● **Texto de lectura**:
Cuando se habla de Agustí Villaronga invariablemente los obituarios entran en su filmografía mencionando Tras el cristal (1987), primer largometraje dirigido por él. En absoluto se menciona su etapa entre 1976 y 1980, que es precisamente en la que mantuvimos un cierto contacto. Soy bachiller del 68 y como él estudié en la universidad los primeros años 70. Yo en Madrid y él en Barcelona. Él entró en la universidad porque al escribir a Rossellini y explicar que le gustaría ser cineasta le recomendaron que primero fuese a la universidad, y así lo hizo, hasta licenciarse en Historia del Arte.
En aquel lejano tiempo para entrar en la Escuela Oficial de Cinematografía o en la Escuela Oficial de Periodismo (aquí y en Roma), era un imperativo el haber estudiado una carrera universitaria. Mi caso fue distinto. Empecé Ciencias Físicas en Barcelona, hasta que descubrí el cine y mi deseo de ir a estudiar en la Escuela Oficial de Cinematografía. Y así intenté hacerlo, con la mala suerte de que cuando llegué la Escuela acababa de cerrarse debido a tanto rojo matriculado, abriéndose entonces la Facultad de Ciencias de la Información que solo contemplaba en Madrid (la otra estaba en Barcelona) la especialidad de Ciencias de la Imagen Visual y Auditiva, habilitándote al acabar los estudios como realizador de televisión y director de cine.

● **Información proporcionada**:
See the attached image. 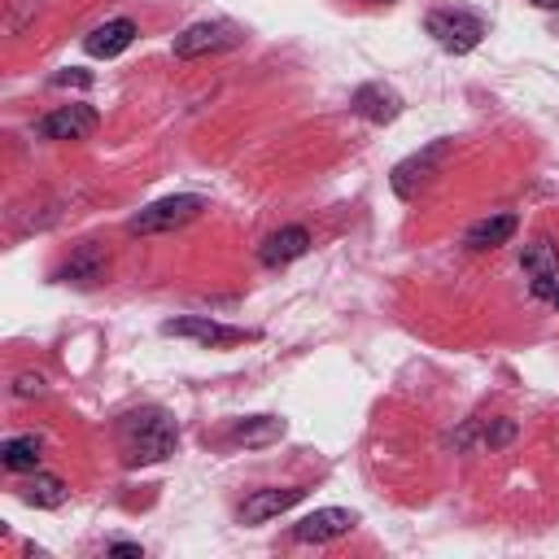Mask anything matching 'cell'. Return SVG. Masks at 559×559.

● **Tareas**:
A – Según el texto sobre Villaronga, ¿en qué se licenció él?
B – Reproduce del texto sobre Villaronga el fragmento que empieza con las palabras "En aquel lejano" y termina con "director de cine.".
C – Enumera todas las ciudades que se nombran en el texto sobre Villaronga.
El material no tiene ningún papel en este ejercicio.

● **Ejercicio resuelto**:
A – En Historia del Arte.

B –
En aquel lejano tiempo para entrar en la Escuela Oficial de Cinematografía o en la Escuela Oficial de Periodismo (aquí y en Roma), era un imperativo el haber estudiado una carrera universitaria. Mi caso fue distinto. Empecé Ciencias Físicas en Barcelona, hasta que descubrí el cine y mi deseo de ir a estudiar en la Escuela Oficial de Cinematografía. Y así intenté hacerlo, con la mala suerte de que cuando llegué la Escuela acababa de cerrarse debido a tanto rojo matriculado, abriéndose entonces la Facultad de Ciencias de la Información que solo contemplaba en Madrid (la otra estaba en Barcelona) la especialidad de Ciencias de la Imagen Visual y Auditiva, habilitándote al acabar los estudios como realizador de televisión y director de cine.

C – Madrid, Barcelona, Roma